• _Objective_: Count how many lines in the items below contain the word "results", and reply with that number alone.

[Dataset rows]
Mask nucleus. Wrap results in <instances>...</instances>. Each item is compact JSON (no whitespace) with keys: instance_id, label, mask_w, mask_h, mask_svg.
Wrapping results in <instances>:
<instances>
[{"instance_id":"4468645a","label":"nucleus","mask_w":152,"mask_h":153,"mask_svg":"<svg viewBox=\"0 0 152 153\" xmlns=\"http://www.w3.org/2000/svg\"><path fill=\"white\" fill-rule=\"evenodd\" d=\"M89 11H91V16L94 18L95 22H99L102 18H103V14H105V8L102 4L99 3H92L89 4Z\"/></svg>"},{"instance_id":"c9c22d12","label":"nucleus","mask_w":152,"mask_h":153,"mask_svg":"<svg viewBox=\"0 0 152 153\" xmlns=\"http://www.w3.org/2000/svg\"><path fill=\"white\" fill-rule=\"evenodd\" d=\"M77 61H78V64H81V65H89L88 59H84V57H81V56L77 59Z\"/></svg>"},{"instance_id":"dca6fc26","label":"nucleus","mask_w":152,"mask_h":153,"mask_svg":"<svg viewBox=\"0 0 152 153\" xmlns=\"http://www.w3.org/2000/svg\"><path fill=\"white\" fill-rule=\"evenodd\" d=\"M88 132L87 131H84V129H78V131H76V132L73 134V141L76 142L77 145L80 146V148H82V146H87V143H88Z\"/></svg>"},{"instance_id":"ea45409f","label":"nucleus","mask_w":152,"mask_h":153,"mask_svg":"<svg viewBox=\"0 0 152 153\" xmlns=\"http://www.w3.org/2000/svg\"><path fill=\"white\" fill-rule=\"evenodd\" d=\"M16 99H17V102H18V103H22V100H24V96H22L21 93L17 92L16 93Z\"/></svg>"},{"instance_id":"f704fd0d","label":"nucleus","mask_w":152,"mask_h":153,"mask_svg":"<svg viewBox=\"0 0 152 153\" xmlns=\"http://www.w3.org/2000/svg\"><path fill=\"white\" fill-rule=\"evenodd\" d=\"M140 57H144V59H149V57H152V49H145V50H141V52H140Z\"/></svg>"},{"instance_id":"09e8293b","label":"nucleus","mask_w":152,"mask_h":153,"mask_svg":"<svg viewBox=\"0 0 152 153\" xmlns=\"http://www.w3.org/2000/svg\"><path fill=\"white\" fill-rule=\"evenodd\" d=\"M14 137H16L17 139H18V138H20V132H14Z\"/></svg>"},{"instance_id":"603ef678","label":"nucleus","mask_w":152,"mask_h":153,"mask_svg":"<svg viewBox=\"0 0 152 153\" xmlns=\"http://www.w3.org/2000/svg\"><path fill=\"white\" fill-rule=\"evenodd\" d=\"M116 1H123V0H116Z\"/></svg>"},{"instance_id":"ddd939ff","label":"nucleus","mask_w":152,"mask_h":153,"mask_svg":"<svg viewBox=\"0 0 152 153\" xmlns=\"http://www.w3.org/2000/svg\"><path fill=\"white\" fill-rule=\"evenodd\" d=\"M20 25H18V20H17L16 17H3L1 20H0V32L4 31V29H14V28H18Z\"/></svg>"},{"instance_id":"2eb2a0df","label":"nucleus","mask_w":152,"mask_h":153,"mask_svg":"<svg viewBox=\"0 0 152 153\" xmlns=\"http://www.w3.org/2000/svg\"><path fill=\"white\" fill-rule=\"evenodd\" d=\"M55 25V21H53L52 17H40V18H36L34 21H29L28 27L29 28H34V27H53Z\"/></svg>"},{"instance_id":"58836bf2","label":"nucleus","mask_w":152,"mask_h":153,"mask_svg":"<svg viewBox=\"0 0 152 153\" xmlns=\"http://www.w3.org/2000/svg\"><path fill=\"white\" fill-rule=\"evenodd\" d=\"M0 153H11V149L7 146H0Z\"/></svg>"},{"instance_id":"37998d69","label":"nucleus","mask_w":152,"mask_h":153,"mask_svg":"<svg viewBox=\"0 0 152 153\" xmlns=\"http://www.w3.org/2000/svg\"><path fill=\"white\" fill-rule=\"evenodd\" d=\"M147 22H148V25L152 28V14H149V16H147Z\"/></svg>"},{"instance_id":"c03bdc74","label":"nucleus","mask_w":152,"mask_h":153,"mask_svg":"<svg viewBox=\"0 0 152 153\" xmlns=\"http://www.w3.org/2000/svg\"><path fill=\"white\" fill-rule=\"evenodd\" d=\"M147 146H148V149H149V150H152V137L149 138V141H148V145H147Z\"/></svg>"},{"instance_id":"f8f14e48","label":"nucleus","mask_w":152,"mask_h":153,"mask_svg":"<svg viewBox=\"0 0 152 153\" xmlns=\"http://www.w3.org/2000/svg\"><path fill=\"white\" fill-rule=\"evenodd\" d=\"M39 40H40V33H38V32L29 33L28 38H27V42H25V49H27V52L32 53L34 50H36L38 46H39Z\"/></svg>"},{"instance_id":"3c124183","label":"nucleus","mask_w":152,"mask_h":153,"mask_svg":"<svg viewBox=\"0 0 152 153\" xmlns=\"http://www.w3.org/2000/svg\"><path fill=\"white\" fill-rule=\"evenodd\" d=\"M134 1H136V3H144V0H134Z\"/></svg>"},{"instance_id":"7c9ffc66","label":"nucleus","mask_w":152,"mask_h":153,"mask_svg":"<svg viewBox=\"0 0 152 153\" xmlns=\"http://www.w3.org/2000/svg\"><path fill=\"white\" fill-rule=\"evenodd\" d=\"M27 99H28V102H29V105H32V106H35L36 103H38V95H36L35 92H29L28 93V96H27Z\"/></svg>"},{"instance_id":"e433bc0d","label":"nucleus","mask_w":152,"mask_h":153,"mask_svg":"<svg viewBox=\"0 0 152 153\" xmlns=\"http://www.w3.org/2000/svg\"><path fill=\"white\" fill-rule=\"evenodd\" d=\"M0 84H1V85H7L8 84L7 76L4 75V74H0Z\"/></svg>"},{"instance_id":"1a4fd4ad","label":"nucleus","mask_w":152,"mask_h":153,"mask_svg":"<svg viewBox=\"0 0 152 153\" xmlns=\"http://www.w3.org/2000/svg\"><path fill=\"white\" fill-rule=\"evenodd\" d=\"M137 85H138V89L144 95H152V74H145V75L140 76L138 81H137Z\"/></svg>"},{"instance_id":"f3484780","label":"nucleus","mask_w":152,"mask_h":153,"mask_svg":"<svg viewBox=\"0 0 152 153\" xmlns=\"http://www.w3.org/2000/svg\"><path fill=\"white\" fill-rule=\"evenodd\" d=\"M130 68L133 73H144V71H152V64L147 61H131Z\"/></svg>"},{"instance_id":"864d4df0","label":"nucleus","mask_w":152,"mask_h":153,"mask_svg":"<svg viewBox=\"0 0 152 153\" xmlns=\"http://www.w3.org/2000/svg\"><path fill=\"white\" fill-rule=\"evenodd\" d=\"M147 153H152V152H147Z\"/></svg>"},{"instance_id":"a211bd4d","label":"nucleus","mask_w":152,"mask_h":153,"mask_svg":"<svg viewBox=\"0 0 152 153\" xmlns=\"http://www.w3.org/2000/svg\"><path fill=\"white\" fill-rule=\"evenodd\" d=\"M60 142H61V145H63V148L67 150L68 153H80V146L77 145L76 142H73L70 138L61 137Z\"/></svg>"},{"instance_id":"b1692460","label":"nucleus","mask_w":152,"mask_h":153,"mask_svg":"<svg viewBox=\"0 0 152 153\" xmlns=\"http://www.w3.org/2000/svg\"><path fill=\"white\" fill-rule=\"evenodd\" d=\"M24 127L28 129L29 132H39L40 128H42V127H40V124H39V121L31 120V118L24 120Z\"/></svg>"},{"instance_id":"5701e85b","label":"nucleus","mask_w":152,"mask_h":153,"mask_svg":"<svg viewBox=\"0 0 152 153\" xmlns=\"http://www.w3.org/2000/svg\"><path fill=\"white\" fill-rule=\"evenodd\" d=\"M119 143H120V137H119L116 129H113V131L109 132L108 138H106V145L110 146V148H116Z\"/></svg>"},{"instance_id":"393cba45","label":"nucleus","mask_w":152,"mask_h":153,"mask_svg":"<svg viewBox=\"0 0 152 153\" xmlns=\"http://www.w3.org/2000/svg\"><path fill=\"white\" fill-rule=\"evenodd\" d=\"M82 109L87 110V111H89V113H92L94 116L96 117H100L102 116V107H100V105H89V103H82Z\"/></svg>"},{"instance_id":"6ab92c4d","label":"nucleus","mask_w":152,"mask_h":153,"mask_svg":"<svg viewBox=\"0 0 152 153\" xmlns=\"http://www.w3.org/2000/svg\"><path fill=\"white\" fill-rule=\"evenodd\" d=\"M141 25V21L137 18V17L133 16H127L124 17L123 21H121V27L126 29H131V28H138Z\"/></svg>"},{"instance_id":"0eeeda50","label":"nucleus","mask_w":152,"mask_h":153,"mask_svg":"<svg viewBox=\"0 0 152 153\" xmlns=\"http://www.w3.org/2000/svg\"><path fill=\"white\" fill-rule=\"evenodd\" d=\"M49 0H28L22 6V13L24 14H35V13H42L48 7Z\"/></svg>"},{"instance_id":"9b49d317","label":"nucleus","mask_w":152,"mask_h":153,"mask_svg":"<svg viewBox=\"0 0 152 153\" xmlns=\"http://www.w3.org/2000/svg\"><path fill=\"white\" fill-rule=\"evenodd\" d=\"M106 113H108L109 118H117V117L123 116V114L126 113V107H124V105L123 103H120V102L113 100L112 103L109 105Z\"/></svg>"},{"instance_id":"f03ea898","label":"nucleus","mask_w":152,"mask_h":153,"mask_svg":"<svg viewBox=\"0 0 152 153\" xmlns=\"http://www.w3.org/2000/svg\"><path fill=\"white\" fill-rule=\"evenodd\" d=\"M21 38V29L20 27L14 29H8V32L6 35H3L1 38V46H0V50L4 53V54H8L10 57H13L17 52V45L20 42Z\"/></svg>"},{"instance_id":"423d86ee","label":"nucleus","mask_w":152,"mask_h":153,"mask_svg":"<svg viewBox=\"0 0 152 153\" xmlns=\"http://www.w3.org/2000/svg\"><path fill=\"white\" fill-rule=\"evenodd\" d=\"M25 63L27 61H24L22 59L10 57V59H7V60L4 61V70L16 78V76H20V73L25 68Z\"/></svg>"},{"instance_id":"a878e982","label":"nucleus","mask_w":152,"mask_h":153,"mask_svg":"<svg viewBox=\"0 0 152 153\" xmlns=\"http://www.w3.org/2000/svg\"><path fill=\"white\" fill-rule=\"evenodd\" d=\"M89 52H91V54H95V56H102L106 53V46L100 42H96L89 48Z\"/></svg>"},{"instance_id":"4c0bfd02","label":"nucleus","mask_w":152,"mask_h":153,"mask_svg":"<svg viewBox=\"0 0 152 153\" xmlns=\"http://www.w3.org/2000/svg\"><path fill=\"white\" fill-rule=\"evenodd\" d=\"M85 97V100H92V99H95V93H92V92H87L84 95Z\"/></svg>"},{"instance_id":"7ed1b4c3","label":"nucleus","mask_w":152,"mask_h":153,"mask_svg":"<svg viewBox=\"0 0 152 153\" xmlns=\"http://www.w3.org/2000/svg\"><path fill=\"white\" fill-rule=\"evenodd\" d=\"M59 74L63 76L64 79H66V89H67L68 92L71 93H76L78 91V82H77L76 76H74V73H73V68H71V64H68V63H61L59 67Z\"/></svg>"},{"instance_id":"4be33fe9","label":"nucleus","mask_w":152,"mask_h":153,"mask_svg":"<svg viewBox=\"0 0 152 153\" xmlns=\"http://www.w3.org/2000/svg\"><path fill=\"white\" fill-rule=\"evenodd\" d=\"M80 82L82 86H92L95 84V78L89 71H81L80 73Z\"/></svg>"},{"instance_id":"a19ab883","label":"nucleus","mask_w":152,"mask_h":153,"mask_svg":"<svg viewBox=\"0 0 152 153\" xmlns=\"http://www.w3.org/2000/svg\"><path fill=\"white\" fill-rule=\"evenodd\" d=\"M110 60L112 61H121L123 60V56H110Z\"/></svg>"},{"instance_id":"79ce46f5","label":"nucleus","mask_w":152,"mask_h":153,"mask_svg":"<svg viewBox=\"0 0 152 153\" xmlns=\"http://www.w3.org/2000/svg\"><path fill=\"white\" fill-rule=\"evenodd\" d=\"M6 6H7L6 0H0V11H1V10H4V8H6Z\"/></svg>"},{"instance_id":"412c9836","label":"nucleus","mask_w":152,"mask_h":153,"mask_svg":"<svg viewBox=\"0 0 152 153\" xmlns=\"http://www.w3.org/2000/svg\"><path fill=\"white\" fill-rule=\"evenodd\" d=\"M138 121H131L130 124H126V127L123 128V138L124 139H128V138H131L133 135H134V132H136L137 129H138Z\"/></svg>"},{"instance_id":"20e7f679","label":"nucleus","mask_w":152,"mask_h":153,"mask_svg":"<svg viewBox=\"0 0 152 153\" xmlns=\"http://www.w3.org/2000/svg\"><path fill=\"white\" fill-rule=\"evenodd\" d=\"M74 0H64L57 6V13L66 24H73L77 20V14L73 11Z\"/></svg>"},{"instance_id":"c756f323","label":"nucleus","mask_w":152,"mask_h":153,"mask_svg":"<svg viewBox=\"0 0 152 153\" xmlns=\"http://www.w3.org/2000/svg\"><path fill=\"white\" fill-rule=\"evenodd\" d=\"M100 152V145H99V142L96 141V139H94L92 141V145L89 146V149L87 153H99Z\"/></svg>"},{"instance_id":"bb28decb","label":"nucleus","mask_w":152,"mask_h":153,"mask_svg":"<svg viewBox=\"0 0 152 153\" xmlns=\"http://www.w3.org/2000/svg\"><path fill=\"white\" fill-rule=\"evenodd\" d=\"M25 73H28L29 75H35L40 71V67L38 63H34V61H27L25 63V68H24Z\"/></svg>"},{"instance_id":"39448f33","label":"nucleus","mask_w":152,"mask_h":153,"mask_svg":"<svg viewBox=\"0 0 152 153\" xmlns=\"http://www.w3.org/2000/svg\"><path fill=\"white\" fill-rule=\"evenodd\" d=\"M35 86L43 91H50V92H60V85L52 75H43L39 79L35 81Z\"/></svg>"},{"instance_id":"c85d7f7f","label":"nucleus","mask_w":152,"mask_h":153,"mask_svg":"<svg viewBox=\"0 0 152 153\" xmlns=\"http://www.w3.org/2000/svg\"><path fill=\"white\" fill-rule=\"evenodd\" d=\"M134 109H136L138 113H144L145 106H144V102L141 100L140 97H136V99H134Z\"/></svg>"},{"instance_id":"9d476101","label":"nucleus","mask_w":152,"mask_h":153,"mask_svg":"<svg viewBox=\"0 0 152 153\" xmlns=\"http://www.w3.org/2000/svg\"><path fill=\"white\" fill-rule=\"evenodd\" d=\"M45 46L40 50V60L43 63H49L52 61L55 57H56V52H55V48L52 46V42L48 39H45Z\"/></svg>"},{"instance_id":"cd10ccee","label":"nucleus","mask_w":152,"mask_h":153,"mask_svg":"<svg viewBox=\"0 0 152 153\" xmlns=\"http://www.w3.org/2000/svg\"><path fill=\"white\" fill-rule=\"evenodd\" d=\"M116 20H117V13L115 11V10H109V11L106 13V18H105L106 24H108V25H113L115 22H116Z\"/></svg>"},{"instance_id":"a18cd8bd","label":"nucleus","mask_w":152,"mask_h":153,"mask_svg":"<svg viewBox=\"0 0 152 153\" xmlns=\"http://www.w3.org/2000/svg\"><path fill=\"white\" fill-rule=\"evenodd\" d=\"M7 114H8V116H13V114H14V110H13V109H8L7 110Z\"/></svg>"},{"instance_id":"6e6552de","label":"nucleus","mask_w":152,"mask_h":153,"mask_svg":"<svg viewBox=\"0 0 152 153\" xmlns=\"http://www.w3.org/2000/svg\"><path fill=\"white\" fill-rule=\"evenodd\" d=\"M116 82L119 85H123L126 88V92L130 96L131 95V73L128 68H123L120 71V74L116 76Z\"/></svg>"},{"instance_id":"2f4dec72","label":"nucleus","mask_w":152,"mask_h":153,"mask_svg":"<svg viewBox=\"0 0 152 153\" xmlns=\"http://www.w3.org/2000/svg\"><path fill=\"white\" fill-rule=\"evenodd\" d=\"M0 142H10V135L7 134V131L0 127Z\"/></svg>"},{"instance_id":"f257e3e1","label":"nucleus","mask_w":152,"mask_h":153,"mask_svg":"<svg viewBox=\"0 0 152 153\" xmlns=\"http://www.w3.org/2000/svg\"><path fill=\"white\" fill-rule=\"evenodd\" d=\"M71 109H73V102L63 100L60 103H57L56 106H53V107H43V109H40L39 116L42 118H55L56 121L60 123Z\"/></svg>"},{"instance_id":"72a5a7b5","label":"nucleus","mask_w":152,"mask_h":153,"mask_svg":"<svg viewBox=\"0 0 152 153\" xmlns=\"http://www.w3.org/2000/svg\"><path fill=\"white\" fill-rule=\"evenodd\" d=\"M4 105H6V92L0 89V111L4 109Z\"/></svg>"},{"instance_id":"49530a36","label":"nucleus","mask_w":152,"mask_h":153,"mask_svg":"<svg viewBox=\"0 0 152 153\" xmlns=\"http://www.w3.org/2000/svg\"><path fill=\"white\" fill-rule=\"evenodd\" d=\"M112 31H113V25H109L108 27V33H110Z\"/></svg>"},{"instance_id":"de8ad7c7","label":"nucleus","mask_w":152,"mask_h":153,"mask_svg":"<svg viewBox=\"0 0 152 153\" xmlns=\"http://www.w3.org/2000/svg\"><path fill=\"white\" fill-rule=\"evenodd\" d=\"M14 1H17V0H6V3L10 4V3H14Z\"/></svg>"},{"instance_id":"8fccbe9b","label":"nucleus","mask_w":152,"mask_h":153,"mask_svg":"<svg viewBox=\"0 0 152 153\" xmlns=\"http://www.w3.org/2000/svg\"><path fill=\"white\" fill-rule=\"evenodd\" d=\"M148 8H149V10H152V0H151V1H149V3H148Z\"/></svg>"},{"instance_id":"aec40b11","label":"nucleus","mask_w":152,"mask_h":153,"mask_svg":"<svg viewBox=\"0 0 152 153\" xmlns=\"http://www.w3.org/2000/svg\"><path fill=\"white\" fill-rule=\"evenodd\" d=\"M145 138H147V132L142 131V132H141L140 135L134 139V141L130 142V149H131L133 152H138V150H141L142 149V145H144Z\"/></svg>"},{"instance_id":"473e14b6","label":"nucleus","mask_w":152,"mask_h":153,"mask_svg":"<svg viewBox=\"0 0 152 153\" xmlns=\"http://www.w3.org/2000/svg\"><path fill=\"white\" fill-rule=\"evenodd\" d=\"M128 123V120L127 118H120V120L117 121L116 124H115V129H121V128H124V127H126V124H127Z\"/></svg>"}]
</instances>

• _Task result_: 2